The team from Left to right Kael Bunce, Colin Lilley, Chelsey Asquith, Faith Whitt, Hailey Howard and Madi Howard explaining the ROV’s control system to the event judge. Photo credit: user supplied photo.

Saturday, March 10, students from Stockbridge Jr/Sr. High School placed first in Design and Innovation at this year’s Square One Education Network’s Underwater Innovative Vehicle Design Challenge. The IVD challenge, which took place at the Roseville High School in Roseville, Mich., marked the 10th annual event for Square One. This year’s Stockbridge team consisted of seniors Madi Howard, Colin Lilley, and Faith Whitt along with sophomore Kael Bunce and freshmen Chelsey Asquith and Hailey Howard.

“Our team was very excited to be part of Square One’s Underwater Robotics IVD Challenge this year,” the team’s faculty mentor Bob Richards said. “Participating in this event has sparked our students’ imagination and reasoning abilities to create vehicles that can effectively move underwater, providing them with practical application of their STEM classroom learning.”
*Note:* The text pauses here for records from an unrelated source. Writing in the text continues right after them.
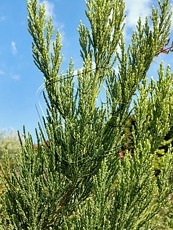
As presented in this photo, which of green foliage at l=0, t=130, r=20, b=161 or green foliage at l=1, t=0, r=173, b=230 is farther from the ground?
green foliage at l=0, t=130, r=20, b=161

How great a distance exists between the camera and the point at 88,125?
617 cm

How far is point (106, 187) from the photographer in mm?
5586

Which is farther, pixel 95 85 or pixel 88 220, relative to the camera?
pixel 95 85

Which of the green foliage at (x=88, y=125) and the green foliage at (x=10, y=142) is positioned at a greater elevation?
the green foliage at (x=10, y=142)

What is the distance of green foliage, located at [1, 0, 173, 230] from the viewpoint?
5719mm

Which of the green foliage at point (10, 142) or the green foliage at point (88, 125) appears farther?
the green foliage at point (10, 142)

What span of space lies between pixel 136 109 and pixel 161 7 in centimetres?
196

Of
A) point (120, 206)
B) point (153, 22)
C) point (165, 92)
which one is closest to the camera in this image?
point (120, 206)

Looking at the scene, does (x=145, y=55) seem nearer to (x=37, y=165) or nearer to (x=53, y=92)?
(x=53, y=92)

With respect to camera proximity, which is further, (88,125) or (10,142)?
(10,142)

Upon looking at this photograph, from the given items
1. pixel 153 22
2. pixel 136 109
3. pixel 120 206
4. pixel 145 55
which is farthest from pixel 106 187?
pixel 153 22

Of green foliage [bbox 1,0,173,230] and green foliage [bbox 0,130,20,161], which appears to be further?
green foliage [bbox 0,130,20,161]

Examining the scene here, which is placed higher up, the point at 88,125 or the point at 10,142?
the point at 10,142

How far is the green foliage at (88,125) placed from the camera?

Students from SJSHS and other schools that were enrolled in the Square One Education Network’s STEM-focused curriculum came together to test their knowledge of marine robotics at the organization’s IVD Challenge.

Representing the next generation of technical talent, 29 teams of third through 12th-graders competed in various challenges using underwater remotely operated vehicles that they had designed and built for the competition. The underwater vehicle teams were evaluated based on design innovation, engineering and craftsmanship, performance, ambassadorship, presentation, enthusiasm and use of social media. The challenges encouraged fun, problem solving and teamwork and followed a civil engineering theme, including a traffic jam, an underwater expressway, an underwater surveying task, and an underwater IVD drag race.